Invisible Ink Will Live On Here
Never one to leave a good idea alone, now that the column and its paper have gone I’ll be posting an Invisible Ink column each week here. There will be a collection of the columns, much expanded (I’ve written it, we just have to sell it) but in the meantime you can get your fix here…so let’s go right back to the beginning. I’ll rewrite these little biographies as I go to reflect the rediscovered status of the writers, many of whom have returned to print in the decade that I’ve been writing the column.

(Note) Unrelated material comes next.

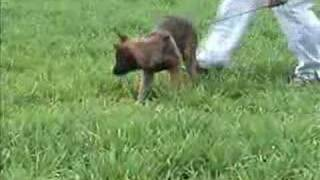 Puppy Training Tracking A Malinois Puppy With Maryland Dog Trainer Pat Nolan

Readers have sometimes asked me why I don’t make the biographies longer. My reply remains; they’re designed the whet the appetite, not provide comprehensive overviews, which of course can be found in many places online. My main purpose was to suggest authors that readers may not be aware of.
- Robert Aickman
Richard Marsh, the Victorian author of ‘The Beetle’, the book that outsold ‘Dracula’, had a grandson who became regarded by many as the finest and subtlest exponent of the modern ghost story. Although Robert Fordyce Aickman (born 1914) trained to follow in the footsteps of his architect father, he became a conservationist, and is best remembered for co-founding the Inland Waterways Association, set up to restore and preserve the English canal system.
A theatre critic and opera-lover, Aickman turned his hand to writing ‘strange stories’ quite late, and produced 48 of them published in eight volumes that were eventually recognised as masterpieces of the form. He had the ability to invest the daylight world with all the terrors of the night, and specialised in subverting notions of safety and sunshine into something sinister and unforgiving. His work is best summed up by a wonderful German word, unheimlich, meaning ‘uncanny’, which has the deeper connotation of suggesting the unease caused by being away from home, literally un-home-like.

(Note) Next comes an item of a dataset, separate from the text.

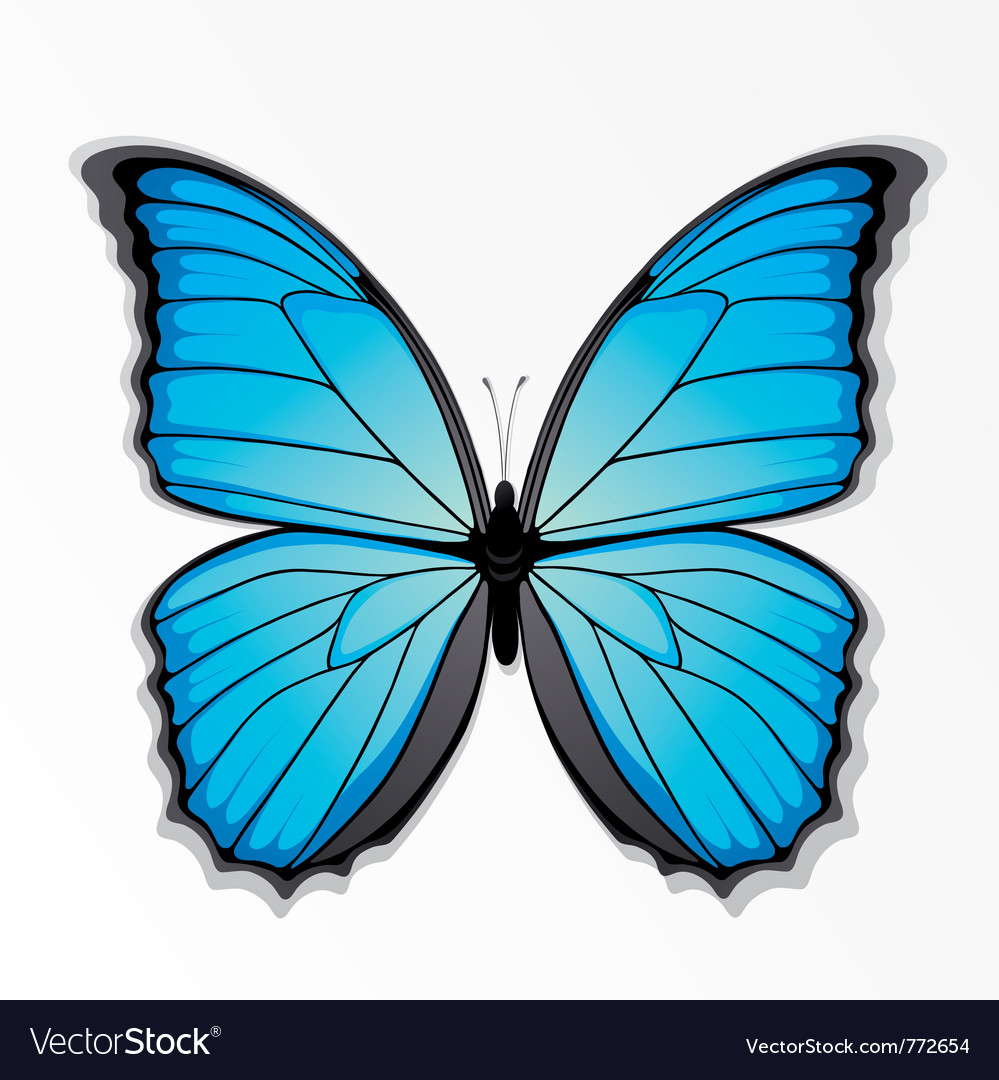 blue and black butterfly royalty free vector image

In ‘Ringing the Changes’, Gerald and his new wife head off to the coast on their honeymoon, and this sense of unease is present from the outset. The groom is 24 years older than his bride, the inn they have chosen is inhospitable, a night walk through the coastal town provides no glimpse of the sea and all the time, church bells peal endlessly. When Gerald asks the hard-drinking landlady why all the town’s churches are bell-ringing simultaneously, she tersely replies ‘Practice.’ Gerald and his wife have stumbled into an annual ritual to wake the dead, on a night when even the sea retreats, but the story’s power – like so much of Aickman’s work – derives from a deeper sense of humanity. Gerald and his wife are separated first by age and temperament, then by something more physical, and this acts as an intimation of Gerald’s own mortality. Thus is a simple ghost story transformed into a classic. Accessible, suspenseful and disturbing, it unites atmosphere and plot together with an occasionally surprising vocabulary (‘vaticinations’, ‘sequacity’). Aickman was nostalgic for a lost world of fens and villages, and it’s no surprise that his first collection was produced with Elizabeth Jane Howard, whose marvellously creepy canal tale ‘Three Miles Up’ has a kinship with Aickman’s best work.
Happily, his writing is finally reaching a new audience and is back in print, with paperbacks from Faber & Faber, and some very collectable, elegant hardbacks from Tartarus Press.